Print everything from the line containing "Is spectator in" down through the last of the rows, both ends included, without altering a character.

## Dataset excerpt
# # # #

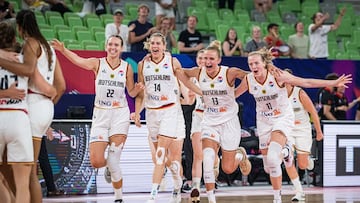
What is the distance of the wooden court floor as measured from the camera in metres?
11.1

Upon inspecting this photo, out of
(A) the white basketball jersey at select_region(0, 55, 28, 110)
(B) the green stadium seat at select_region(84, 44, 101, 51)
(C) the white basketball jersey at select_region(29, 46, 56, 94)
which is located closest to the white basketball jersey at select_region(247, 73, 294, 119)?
(C) the white basketball jersey at select_region(29, 46, 56, 94)

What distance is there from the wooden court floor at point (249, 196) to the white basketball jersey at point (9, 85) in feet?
14.6

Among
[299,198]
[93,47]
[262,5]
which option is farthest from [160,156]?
[262,5]

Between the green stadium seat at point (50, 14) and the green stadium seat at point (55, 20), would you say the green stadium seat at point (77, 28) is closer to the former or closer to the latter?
the green stadium seat at point (55, 20)

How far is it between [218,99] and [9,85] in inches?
145

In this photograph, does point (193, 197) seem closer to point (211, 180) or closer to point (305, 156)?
point (211, 180)

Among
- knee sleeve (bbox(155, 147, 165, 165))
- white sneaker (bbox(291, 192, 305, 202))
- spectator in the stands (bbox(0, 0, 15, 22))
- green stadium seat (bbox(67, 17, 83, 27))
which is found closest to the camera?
knee sleeve (bbox(155, 147, 165, 165))

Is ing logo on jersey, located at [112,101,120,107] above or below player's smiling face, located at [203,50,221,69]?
below

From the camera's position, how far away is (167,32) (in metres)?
14.8

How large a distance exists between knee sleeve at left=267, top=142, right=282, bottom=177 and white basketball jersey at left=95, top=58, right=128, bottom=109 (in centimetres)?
200

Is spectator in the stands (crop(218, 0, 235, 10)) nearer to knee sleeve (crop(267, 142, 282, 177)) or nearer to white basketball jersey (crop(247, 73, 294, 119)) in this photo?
white basketball jersey (crop(247, 73, 294, 119))

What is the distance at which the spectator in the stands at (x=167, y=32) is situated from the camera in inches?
577

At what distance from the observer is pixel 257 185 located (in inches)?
568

# # # #

## COMPLETE RESPONSE
Is spectator in the stands (crop(218, 0, 235, 10)) nearer to knee sleeve (crop(267, 142, 282, 177)) or nearer to white basketball jersey (crop(247, 73, 294, 119)) in this photo?
white basketball jersey (crop(247, 73, 294, 119))

What is the distance at which the spectator in the stands at (x=167, y=32) is situated from the camera in inches?
577

At what distance from the observer is pixel 257 185 located (in inches)?
568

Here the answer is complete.